Я стал посещать заветный домик все чаще. Евдокия Петровна для вида поломалась немного — ровно столько, сколько было принято в ее родных краях, она была из Вятки как будто, — поиграла в неприступность, потом, в какой-то особенно интимный вечер, подняла белый флаг, погасив на время свет.
И опять же: на фоне белой комнаты и белый флаг произвел особенно сильное впечатление, несмотря на то что в делах любовных Евдокия Петровна оказалась значительно более опытной, чем я, фронтовик-недоучка. Сперва это шокировало меня немного, потом стало весьма и весьма привлекать.
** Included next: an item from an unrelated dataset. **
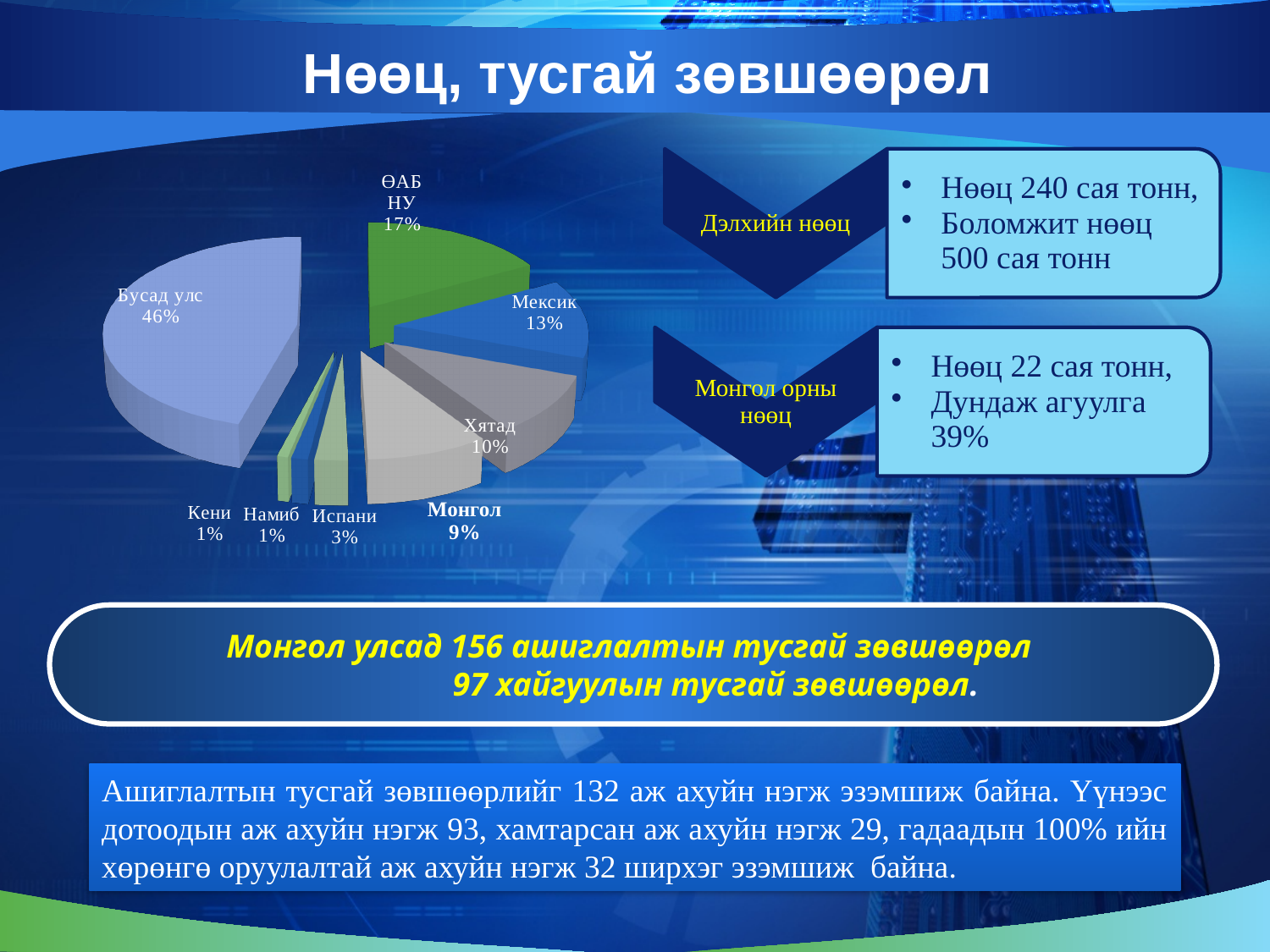
What kind of chart is shown on the slide? pie chart What share of the pie does Бусад улс have? 46% What is the difference between the shares of ӨАБНУ and Хятад? 7% What is the value shown for ӨАБНУ in the pie chart? 17% What is the value shown for Мексик in the pie chart? 13% What is the value shown for Испани in the pie chart? 3% How many slices does the pie chart have? 8 What is the difference between the shares of Бусад улс and Монгол? 37% What is the value shown for Монгол in the pie chart? 9% What is the title of the slide containing the pie chart? Нөөц, тусгай зөвшөөрөл Which is larger in the pie chart, Мексик or Хятад? Мексик Which category has the largest slice in the pie chart? Бусад улс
Мы не давали друг другу никаких обязательств, не говорили особенно подробно о будущем, тем более что до моей демобилизации было еще далеко, еще вопрос об этом не стоял, да и ей предстояло отслужить здесь довольно длительное время. Но весь фон, на котором развивались наши отношения, в том числе позиция соседей, прекрасно знавших, что я чуть ли не каждый вечер остаюсь ночевать, и любезно раскланивавшихся со мной по утрам, когда я умывался на кухне, придавали нашей связи оттенок добропорядочности и даже законности, пожалуй.
Что так, то так, отрицать не стану.
Только свидания наши длились не так уж и долго. Вскоре после окончания военных действий наша часть зажила будничной повседневной жизнью.
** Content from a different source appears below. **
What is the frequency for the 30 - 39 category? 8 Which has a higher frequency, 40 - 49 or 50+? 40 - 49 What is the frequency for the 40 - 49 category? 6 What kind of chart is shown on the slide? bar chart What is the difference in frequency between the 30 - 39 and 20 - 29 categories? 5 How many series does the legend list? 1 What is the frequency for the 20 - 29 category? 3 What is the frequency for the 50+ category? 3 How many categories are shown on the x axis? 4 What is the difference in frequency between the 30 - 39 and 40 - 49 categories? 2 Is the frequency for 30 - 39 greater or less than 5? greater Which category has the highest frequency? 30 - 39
Понимая, что теперь осталось уже недолго, я тихо тащил лямку. Проводил занятия с солдатами. Дежурил по батальону, когда подходил черед. Единственная была отрада: дежурный имел право объезжать разбросанные по поселку подразделения верхом, и я этим правом неукоснительно пользовался; новехонькая шинель голубоватого сукна с блестящими, а не полевыми пуговицами, положенная дежурному шашка, тщательно вычищенная, кокетливая лошадка — и Дарасун лежал у моих ног.
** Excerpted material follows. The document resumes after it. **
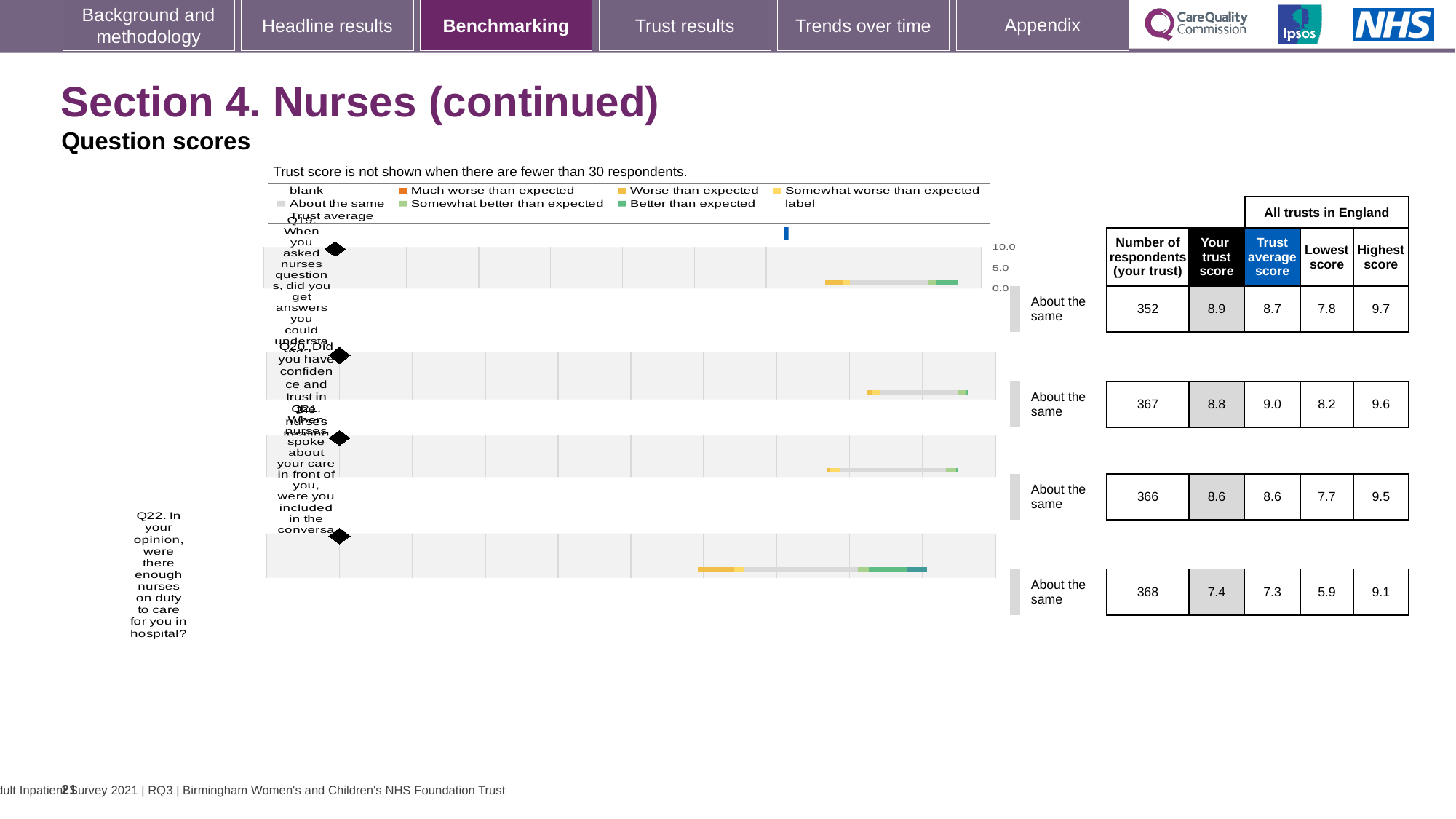
What is the trust average score for Q21? 8.6 Which question has the highest 'Your trust score'? Q19 Which question has the lowest 'Your trust score'? Q22 How many questions (Q19 to Q22) are plotted in the chart? 4 What benchmark category is shown for Q22? About the same What is the 'Your trust score' for Q22 (enough nurses on duty)? 7.4 How many respondents from your trust answered Q19? 352 For Q20, which is larger: your trust score or the trust average score? Trust average score For Q22, what is the difference between the highest score and the lowest score across all trusts in England? 3.2 What is the lowest score across all trusts in England for Q20? 8.2 What kind of chart is used to show the question scores on this slide? bar chart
Вечера проводил с друзьями. С одним из них, Павлушей — у него всегда оказывалось на одну звездочку больше, чем у меня, как это выходило, мы сами понять не могли, — повадился ходить в гости к местной учительнице пения, девице строгой, сильно на выданье, принадлежавшей к влиятельной в поселке семье торговых работников. Дом Глафиры, вернее, дом ее матери, очень похожей на кого-то из героинь Мамина-Сибиряка, был, что называется, полная чаша — даже слегка переполненная, пожалуй. Одноэтажный домик был набит так, что больше туда, казалось, влезть уже ничего не могло, а цветовая гамма была очень широкой, причем белый цвет исключался полностью.